Want to engage students in reading comprehension? Start with short films

“What is a text?”

This is one of the first questions that I ask my fifth grade students at the beginning of the school year. Typically their answers include a book or an article; some form of print on the page. I start a chart listing their responses and set it aside. A few weeks later after analyzing short films, we look at the chart again and consider the following: 

When we viewed these films, did we…

  • State claims? 

  • Provide evidence to support our claims?

  • Give reasons why the evidence is important? 

“Yes? So, could a short film be considered a text?” 

Heads nod. 

I love this moment. I feel like a magician pulling a rabbit out of my hat! Surprise, you have been reading these films!


Scaffolding Students’ Literary Analysis 

Before this revelation about films, we spend a few weeks viewing, discussing and writing about them. I use the following teaching moves to guide our process. 

  1. We watch and enjoy the film together. 

  2. I scaffold text interpretation, using Visual Thinking Strategies (VTS), by asking students: 

    • What is going on in this film? 

    • What do you see that makes you say that?

    • What else do you see?

  3. We watch the film a second time with a few claims in mind. I suggest that students jot notes in their reading notebook so that they can refer to them during our class discussion.

  4. I facilitate a whole class discussion and replay important parts per students request. Just as we reread printed texts, we “re-watch” parts of the film in search of evidence to support claims.  Hence, we have purposeful close reading!

***For more on Visual Thinking Strategies, check out the article by Edutopia linked here.
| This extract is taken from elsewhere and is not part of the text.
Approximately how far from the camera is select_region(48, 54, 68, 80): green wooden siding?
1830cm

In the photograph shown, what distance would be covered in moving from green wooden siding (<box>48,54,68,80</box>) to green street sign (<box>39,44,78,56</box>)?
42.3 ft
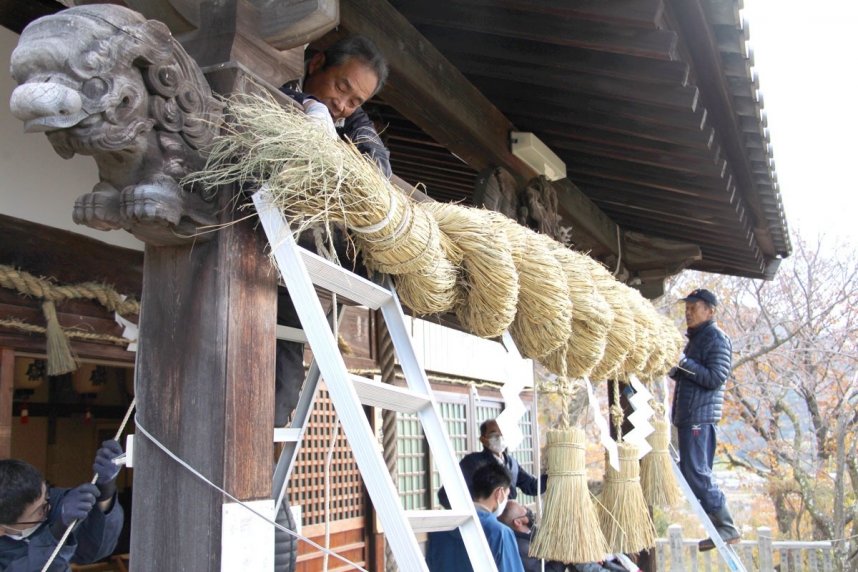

Claim, Evidence, Reason and Written Response

The VTS questions support students in stating a claim about a text, providing evidence to support it, and explaining the reasons it is important. This process, called Claim, Evidence, Reason (CER), is a critical strand in state education standards for students in Grades 3-12. Below is an anchor chart I created with students following their analysis and discussion of the short film, Snack Attack.

Senatore 2024

Your lesson could end with charting or having students jot down some new insights about the film. You could also extend the lesson to include short written response like the example below. Once students gain confidence in short response, they practice on their own by supporting another claim from the same film. I support students who need more help in small groups. 

Senatore, 2024

Transitioning to Printed Text

This leads me to the main reason I love teaching reading comprehension with short films. Yes, the films are engaging, but what makes this work so powerful is that is it’s accessible to ALL students regardless of reading ability. With films, you take away the barrier of print and get right to the work of interpretation. Once students have learned and practiced analytical skills with short films, they are ready to analyze written texts. Below is a possible sequence from texts with images to texts with print for students’ verbal and written analysis.

Senatore, 2024

Whether analyzing short films or novels, it is critical to create spaces where students co-construct meaning and learn from one another in whole class and small group settings. Starting this process with short films scaffolds the complexities of literary analysis and interpretation and yields more engaged and skilled student readers and writers.